From what I can recall of previous talk of vit D on the forum, it may be a factor in determining who develops MS and may be linked to the correlation between distance from the equator and frequency of the disease. But to the best of my limited knowledge, there is not much conclusive evidence about treating MS or MS symptoms with vitamin d.
I also think that low vitamin d is pretty common in the US.
I'm sure someone better versed will speak up. Hope nothing I said here is horribly off in accuracy!
I'm not versed in the vitamin D either, but know we've had great discussions on it. I'll try to find one and bump it up for you. Elaine, knows quite a bit about it along with the absorption requirements, etc.
HI. Yes, vitamin D3 levels are very important in MS. First, the role of D3 is to act like a hormone that modulates the immune system. Back in 1997, it was found that when mice were given D3, they did not develop the mouse model of MS. As studies have progressed, the evidence strongly points to the role of D3 in preventing MS.
That seems to be the link in the statistics that show that there is less MS as you get closer to the equator. Sunshine, (the synthesis of D3 occurs when exposed to the sun), is more plentiful the farther south you go.
There was just a study presented at a neurology conference last month which showed overwhelming evidence that taking D3 can prevent MS. Also, if you give D3 to your children, they have a higher chance of not getting MS, and their myelin is stronger.
When you have an autoimmune disease, or even cancer, that is caused by the immune system breaking down, then D3 can theoretically help to prevent its occurrence.
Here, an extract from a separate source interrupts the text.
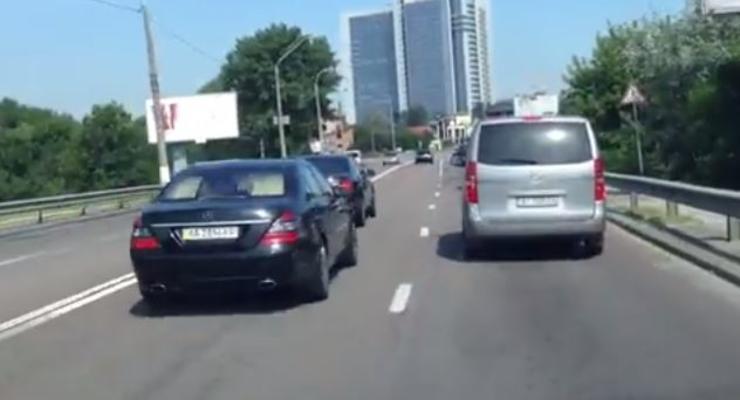 Кортеж Порошенко ездит по Киеву без перекрытия улиц (видео)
Off topic, there was a study which showed that D3 can help prevent breast, prostate, and colon cancer.
People with autoimmune disease usually have low vitamin D3. Their immune system is broken. I have been giving Craig 15,000 units of D3 each day for almost a year. His level is only 53, Your blood level should be a minimum of 30 if you are healthy, and should be up near 50 if you have an autoimmune disease. Once Craig's level got to 50, he felt better. There have been studies where people's levels are 85 and they have no toxic effects. Toxicity doesn't occur till you are near 100 in the blood. However, when you have MS I'm not sure it could ever get that high. The immune system needs all the help it can get.
The jury is still out as to whether or not taking D3 once you have MS will stop its progression. But with breast cancer, a study was done that showed that you have a better chance of survival if you take D3 after diagnosis. I would have to think taking D3 can't hurt. It is beneficial to the immune system, and it helps with the neurological functioning in the body. So what is the harm?
LA....do you mind telling me what your level is??
I hope this quick explanation helped. I posted a much more detailed one in the summer.
I was going to check to see if there had been discussion about this, so glad you posted! I had my level checked in May and it was 35. My nurse practioner told me to increase it to 4,000 IU daily. So, I subtracted what I was already getting in my calcium and daily vitamin and figured I woud get as close to 4,000 as I could. I probably get 1,200 in the supplements. A few months ago at a check up she told me I should be taking the 4,000 IU on top of the other! So I am in actuality getting about 5,200 IU a day. I just had blood work done earlier in the week and have my annual physical on Monday with a recheck of the the Vitamin D3 as well. I will be curious to see what it is and will report!
I live in the Pacific Northwest where our sunshine levels are rather low, so she wasn't too surprised that my levels were low. They are finding that Vit. D3 is important for a lot of things, as Elaine mentioned. My co-worker has had breast cancer and she is taking 50,000 IU once a week.
The paperwork that I got back on that blood test (I just went and looked) says that levels are highest in late summer and lowest in early spring, and that as we age the level tends to drop, too due to our skin not processing Vit. D as well.
Thanks GrannyJo for your input. I would think that 4,000 IU would be a good dose for you.
LA...yes, you should try to get it to 50. I would start at taking 2,000 units a day on top of whatever you get in supplements now. Especially since winter is coming. See if you feel any differently in three months.
I hope your physical therapy helps too.
This discussion is very interesting to me as well, as I was just tested low for vitamin D. My level is 28 and the "safe" level on my print-out was 30-100. My doctor said that since I'm low, I must have been low for a long time. I'm now taking prenatal vitamins and drinking at least two cups of milk per day. I'm also looking for other ways of incorporating vitamin D & calcium into my diet, especially now that I'm pregnant. And I live in Florida, the sunshine state, so I just need to get outside more often! I'm not sure whether or not I need to take a Vit D supplement in addition to my pre-natal, as I do not want to overdo it. I will ask my OB/GYN what he thinks at my next appt.